SEZIONE DI TESTO:
Il titolo è l’ultimo verso di una canzone sionista,
composta da un ebreo prigioniero dei tedeschi come ultimo desiderio prima dell’esecuzione.
Levi l’ha composta, spiega in nota, da sue letture recenti di ebraismo dotto: “Da
alcune parole che ho trovate nei ‘Pirké Avoth’ (“Le massime dei Padri”), una raccolta
di detti di rabbini famosi che fu redatta nel II secolo dopo Cristo e che fa
parte del ‘Talmud’”, attribuite al rabbino Hillel. Alla nota aggiungendo la
chiosa: “Naturalmente, l’interpretazione che di questo testo io attribuisco ai personaggi
non è quella ortodossa”. Con ironica allusione alle difficoltà dell’ortodossia,
che ha già fatto rappresentare a un paio di personaggi, per quanto sionisti. E
cioè di dirsi o essere buoni ebrei.
Una narrazione della Resistenza curiosamente
dal vivo. Curiosamente perché Levi ne ebbe sempre il complesso. Emerge costante
dalle interviste e dalle conferenze - lo storico Sergio Luzzatto l’ha ben evidenziata
in “Partigia” e in “Ritorno su Partigia” – la colpa di non avere fatto la scelta
della Resistenza con acume e serietà, ma da giovanotto superficiale, in modi dilettanteschi
(fu arrestato in quanto partigiano, di una banda autocostituita con due o tre
amici, e sarà lui stesso a denunciarsi ebreo, pensando così di riacquistare la libertà….).
Un romanzo di avventure. Con la piccola
banda ebraica è tutto un mondo che viene narrato, della Resistenza. Umida, o
sudata, affamata e affannata più che ingorda, incerta più che decisa – la Guerra
partigiana dipende dalla radio, dai “lanci” notturni. Con la fame, il sesso
triste, i pidocchi. Una narrazione che, a bocce ferme, ha tutta l’aria di
essere vera, più delle tante della Resistenza made in Italy, anche di scrittori
illustri, Fenoglio, Meneghello, Bocca, Calvino. Calcolatrice più che avventurosa.
Un esercizio in sopravvivenza.
Una “testimonianza” romanzesca, cioè inventata,
ma scritta come una storia: precisa, conseguente, verosimile. Non molto amata,
rispetto al Levi dei racconti di prigionia e della natura, ma persuasiva, ancora
dopo quarant’anni, e più ricca, sempre leggibile. Soprattutto convincente.

CONSEGNE DELL'ESERCIZIO:
1 – Traduci in inglese questa frase del brano su Levi: "Una narrazione che, a bocce ferme, ha tutta l’aria di essere vera, più delle tante della Resistenza made in Italy, anche di scrittori illustri, Fenoglio, Meneghello, Bocca, Calvino."
2 – Prosegui il brano su Levi, riprendendo dopo la sua ultima frase.

ELENCO DEI RECORD:
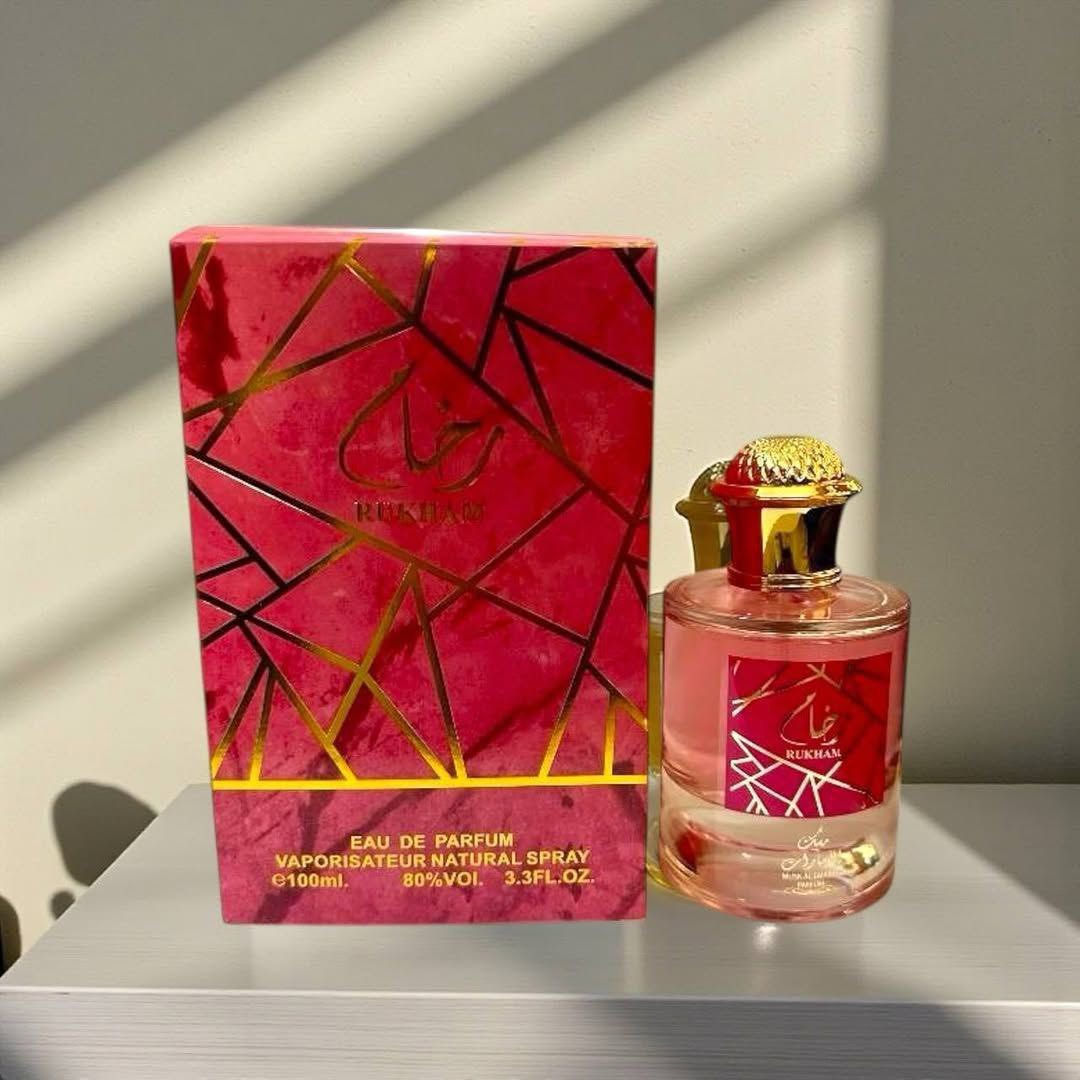 عطر رخام 🩷 
ورد ناعم ينساب مع لمسة فانيلا ومسك نظيف…
عطر يلفّك بسكر خفيف ويخلي حضورك مميز بدون مبالغة ✨
مثالي للنهار، للطلعات، وللي تحب العطر يكون توقيعها الخاص 🍓🩷.
 السعر القطعه 17 الف فقط


**إذا كنت صاحب هذا الإعلان وتريد حذفه لأي سبب، رجاءا أرسل رسالة إلى الدعم الفني**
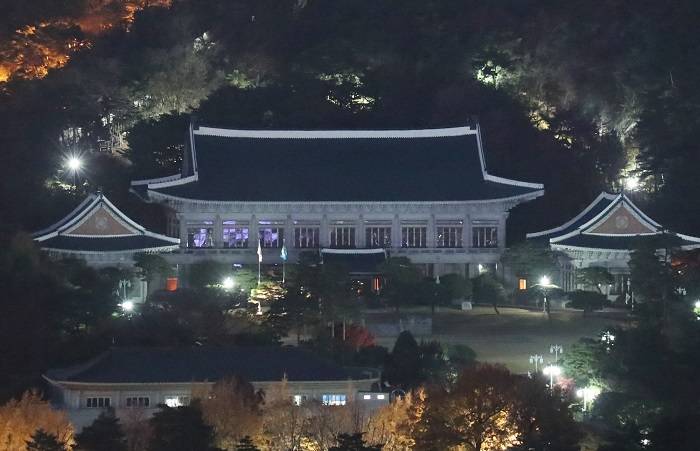 '100만 촛불민심'이 서울 도심 광화문 광장에서 표출된 이후 박근혜 대통령에 대한 하야, 탄핵 여론이 거세다. 검찰 조사를 앞두고 청와대가 선택할 수 있는 방법은 많지 않은 상황이다. 지난 15일 저녁 적막한 청와대 모습. (사진=연합뉴스) 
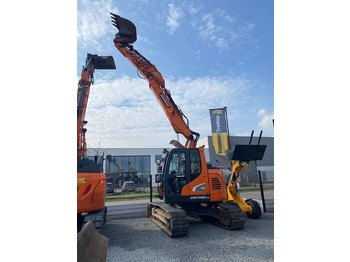 DOOSAN DX140LCR-5 Kettenbagger
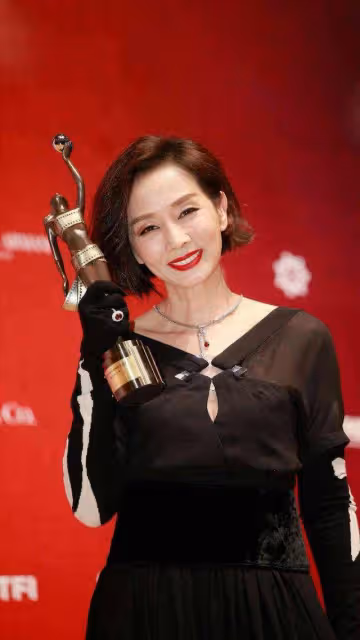 恭喜!香港一代清純女神自曝將嫁女,出道時曾被張國榮瘋狂追求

RISPOSTE ALLE CONSEGNE:
1 – A narrative that, with the dust now settled, has every appearance of being true, more so than the many narratives of the Resistance made in Italy, even those by illustrious writers, Fenoglio, Meneghello, Bocca, Calvino.

2 –
Per la prima volta Levi si prende l’autorevolezza
dell’autore. Sa per esempio far parlare
la Resistenza che si rimprovera di non avere fatto. “So che cosa è la guerra partigiana”,
fa dire a un capobanda - naturalmente un russo: “So che a un partigiano può
capitare di avere fatto, visto o detto cose che non deve raccontare”. L’invenzione
dei luoghi, le ore, le situazioni, la folla di personaggi minori e minimi è sempre
perspicua: in tono, espressiva, misurata il giusto.
Un romanzo per tracce evidenti molto alla “Educazione
europea”, l’altra narrazione “da lontano”, la prima, della Resistenza in Polonia,
con cui Romain Gary debuttò nel 1945. Con la differenza che Gary, nato a
Vilnius, città polacca prima che lituana, aveva vissuto in Polonia, parlava il
polacco, ma ha poca Polonia in “Educazione europea”. Levi invece sa raccontare
un mondo a lui estraneo con più dettaglio. E con più verosimiglianza: anche per
esperienza, si può confermare che è come se Levi avesse fatto una ricognizione
minuta dei luoghi, nelle varie stagioni. “Educazione europea” Sartre giudicò, scrive wikipedia, “il miglior romanzo mai scritto sulla Resistenza”. Si sarebbe ricreduto se avesse potuto leggere questo Primo Levi (Fenoglio e Meneghello scrivono di altro, di avventure di gioventù, nella Resistenza).
Gli echi sono molti, il racconto è anche di molte letture. Curioso quello degli “uomini della foresta”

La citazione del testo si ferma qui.